# PROBLEM DESCRIPTION
Copy the listing starting with the line containing "Looking closely, does" and going on through the end of the listing, requests included, and offset every number in the answers, whether a coordinate or a distance, by -11.

[A run of listing]
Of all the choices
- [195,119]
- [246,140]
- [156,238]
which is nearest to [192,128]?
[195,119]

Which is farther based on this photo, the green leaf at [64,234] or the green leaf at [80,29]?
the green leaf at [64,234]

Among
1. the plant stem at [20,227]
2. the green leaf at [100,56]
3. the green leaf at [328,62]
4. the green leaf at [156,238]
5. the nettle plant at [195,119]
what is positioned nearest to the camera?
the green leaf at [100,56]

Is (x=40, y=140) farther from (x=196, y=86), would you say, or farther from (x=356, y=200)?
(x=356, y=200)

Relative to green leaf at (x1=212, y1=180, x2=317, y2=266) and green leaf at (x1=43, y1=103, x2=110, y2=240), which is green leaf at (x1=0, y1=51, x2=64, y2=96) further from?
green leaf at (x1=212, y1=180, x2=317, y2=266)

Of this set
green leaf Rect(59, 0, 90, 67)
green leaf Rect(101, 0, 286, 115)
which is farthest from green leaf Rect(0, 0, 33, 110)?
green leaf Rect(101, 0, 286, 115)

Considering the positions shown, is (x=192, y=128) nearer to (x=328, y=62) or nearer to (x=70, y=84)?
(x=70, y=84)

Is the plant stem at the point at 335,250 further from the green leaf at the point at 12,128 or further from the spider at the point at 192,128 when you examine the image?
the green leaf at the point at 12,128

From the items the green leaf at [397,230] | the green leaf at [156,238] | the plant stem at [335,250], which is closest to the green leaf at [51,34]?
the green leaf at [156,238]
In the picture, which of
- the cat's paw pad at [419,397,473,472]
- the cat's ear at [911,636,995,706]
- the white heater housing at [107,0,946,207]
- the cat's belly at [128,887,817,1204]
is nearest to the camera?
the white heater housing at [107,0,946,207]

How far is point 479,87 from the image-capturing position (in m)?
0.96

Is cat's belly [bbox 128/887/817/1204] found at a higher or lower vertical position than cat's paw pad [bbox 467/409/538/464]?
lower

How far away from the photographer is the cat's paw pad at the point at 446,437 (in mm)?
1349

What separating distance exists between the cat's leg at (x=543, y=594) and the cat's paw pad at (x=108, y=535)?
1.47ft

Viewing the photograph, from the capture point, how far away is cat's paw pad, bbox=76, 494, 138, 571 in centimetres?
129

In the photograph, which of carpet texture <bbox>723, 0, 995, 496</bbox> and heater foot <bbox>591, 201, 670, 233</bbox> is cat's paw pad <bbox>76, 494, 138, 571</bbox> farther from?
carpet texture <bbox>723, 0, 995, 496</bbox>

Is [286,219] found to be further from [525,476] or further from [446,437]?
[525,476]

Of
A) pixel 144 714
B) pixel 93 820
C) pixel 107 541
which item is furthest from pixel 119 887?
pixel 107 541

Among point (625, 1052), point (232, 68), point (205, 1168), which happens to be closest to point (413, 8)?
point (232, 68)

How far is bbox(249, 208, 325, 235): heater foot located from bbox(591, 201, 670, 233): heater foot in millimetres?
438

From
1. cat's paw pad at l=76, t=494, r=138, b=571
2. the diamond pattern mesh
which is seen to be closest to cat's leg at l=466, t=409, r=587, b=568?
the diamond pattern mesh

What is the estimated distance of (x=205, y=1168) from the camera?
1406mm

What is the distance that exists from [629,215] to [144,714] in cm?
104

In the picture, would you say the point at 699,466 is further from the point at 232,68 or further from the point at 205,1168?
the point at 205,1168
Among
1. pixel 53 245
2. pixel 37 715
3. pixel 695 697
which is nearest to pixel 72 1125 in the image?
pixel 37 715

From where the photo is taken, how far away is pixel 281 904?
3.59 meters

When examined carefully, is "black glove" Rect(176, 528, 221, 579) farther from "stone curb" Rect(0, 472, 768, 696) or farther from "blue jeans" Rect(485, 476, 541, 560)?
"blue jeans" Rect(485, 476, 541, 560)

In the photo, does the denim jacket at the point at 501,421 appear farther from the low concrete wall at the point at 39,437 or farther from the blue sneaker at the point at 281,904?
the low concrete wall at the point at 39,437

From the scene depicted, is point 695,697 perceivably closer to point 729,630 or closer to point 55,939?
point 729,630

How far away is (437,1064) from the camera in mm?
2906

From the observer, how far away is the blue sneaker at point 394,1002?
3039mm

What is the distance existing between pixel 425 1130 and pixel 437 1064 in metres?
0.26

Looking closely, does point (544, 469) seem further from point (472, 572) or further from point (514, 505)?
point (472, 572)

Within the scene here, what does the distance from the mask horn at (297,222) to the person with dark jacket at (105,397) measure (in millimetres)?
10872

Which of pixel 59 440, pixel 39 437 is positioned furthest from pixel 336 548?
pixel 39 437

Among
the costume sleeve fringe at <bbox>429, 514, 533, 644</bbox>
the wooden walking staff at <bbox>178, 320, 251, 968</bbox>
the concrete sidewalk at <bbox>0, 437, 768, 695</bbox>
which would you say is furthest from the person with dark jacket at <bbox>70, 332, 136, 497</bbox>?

# THE SOLUTION
Looking closely, does point (544, 469) seem further from point (472, 572) or further from point (514, 505)?
point (461, 561)

Within the scene here, what does the distance from the mask horn at (297,222) to the person with dark jacket at (105,397) measure (in millimetres)?
10861

Which of pixel 59 440, pixel 39 437 is positioned furthest from pixel 336 548?
pixel 28 426

Among
the costume sleeve fringe at <bbox>429, 514, 533, 644</bbox>
the wooden walking staff at <bbox>178, 320, 251, 968</bbox>
the concrete sidewalk at <bbox>0, 437, 768, 695</bbox>
which would you say is furthest from the person with dark jacket at <bbox>70, 332, 136, 497</bbox>?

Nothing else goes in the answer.